Recall one of the thousands of cheap Family Guy cutaways about two guys writing on their laptops in a coffee shop. And more than concern with actually writing, they constantly check to make sure the other is watching them write so that it’s clear they are writers to the other. That’s Leafs fans, except it’s stabbing themselves in the chests figuratively (and I can only hope it stays figuratively). “Is everyone watching me cut my heart out? Because that’s what it’s like being a Leafs fan! Are you watching? See how I’m bleeding? Are you watching how hard this is. It’s so hard can’t you see?!”

Quite simply, the Leafs got goalie’d last night, nothing more nothing less. And it happens. It happens when your masked man is Freddie Andersen, who has years of evidence that he’s just not quite up to it when the lights are brightest that THE NATION just chose to ignore. Rask’s pedigree is so far beyond him it’s laughable. In pretty much every series, each team will have a game where they get goalie’d. It’s why sweeps are so rare. It’s getting beyond that which is the true test.

It didn’t stop their coach from calling out his star, who only put up a 65% share last night, and chumming the waters for his braindead fanbase. I can only hope Auston Matthews sees all this and decides this is bullshit he doesn’t need for his career and asks out. It’s what Leafs fans would deserve.

They’d all rather be watching the Marlies anyway.

Capitals 4 – Jackets 1 (Tied 2-2)

When playing a team as mentally fragile as the Capitals, and you have them down 2-0 and heading home, and after they’d blown leads in the first two games, you wouldn’t think you’d come out and be on the tame side in front of your own crowd that’s never seen you win a series. But then, you’re not John Tortorella. If the Jackets lose this series he should be canned before they even leave the arena, but I doubt that’ll happen.

While the Jackets don’t have the world’s greatest set of forwards, with a team this much on the mat you’d send out your stall to tear into what is still no a great Caps blue line. Trade chances with them if you have to, because once Ovechkin is off the ice what really scares you? Get the Caps down early, get your building into a frenzy, because we know Washington needs only the slightest push to decide they’ve had enough. But no, that’s not how Torts works when he’s focused on getting everyone to block shots.

**Stored dataset entries**
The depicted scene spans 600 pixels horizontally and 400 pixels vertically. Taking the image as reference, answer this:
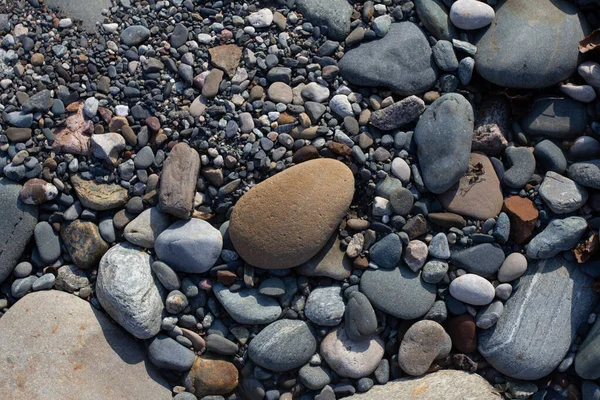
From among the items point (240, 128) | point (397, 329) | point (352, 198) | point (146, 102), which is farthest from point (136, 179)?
point (397, 329)

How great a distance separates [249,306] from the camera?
3299 millimetres

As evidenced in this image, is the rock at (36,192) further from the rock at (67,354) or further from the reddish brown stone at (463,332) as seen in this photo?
the reddish brown stone at (463,332)

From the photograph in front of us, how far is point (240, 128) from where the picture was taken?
337 centimetres

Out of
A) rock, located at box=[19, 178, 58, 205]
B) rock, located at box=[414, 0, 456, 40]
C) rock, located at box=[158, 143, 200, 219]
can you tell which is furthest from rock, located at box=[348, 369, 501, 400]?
rock, located at box=[19, 178, 58, 205]

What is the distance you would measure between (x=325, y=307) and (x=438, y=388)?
2.54 ft

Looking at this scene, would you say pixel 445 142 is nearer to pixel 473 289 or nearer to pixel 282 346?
pixel 473 289

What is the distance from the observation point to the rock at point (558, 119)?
3385 mm

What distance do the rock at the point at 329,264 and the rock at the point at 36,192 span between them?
151 centimetres

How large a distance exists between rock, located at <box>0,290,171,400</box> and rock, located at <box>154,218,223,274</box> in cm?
55

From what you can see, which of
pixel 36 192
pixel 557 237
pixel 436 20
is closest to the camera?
pixel 557 237

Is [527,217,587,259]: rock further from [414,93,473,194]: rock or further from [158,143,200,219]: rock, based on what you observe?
[158,143,200,219]: rock

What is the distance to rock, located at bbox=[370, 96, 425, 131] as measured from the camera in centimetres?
333

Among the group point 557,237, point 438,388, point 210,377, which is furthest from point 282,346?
point 557,237

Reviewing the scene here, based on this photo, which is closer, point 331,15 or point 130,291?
point 130,291
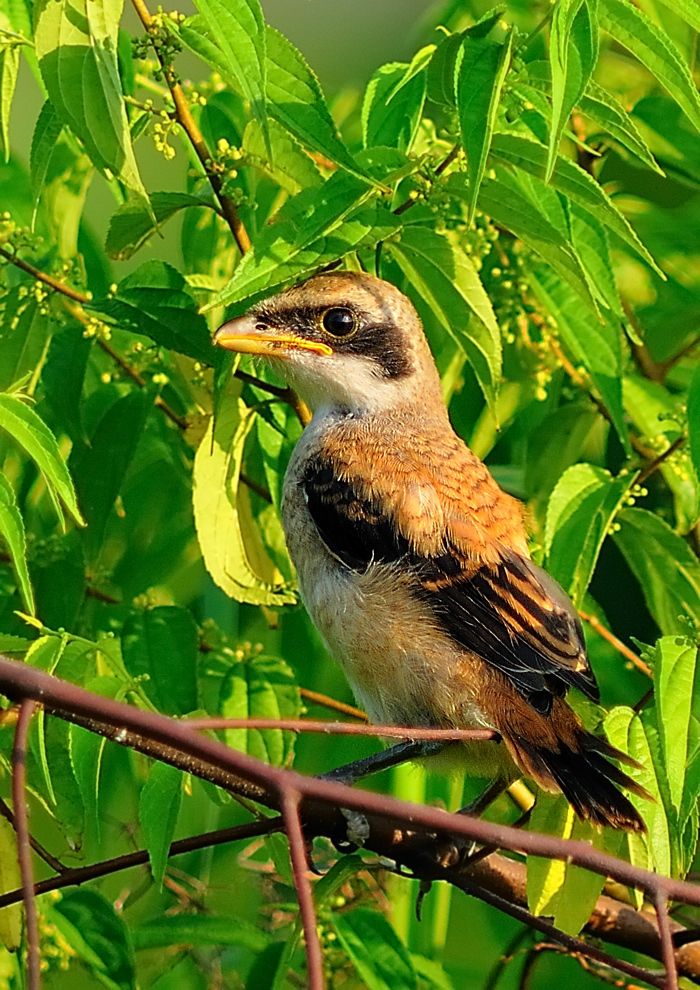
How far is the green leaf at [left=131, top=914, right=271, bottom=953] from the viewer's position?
2.69 metres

**WHAT THIS TASK INVOLVES**
In the hockey commentary, what was the final score of the game between the Capitals and the Jackets? This material was taken from a separate source.

**EXERCISE RESULT**
Capitals 4, Jackets 1.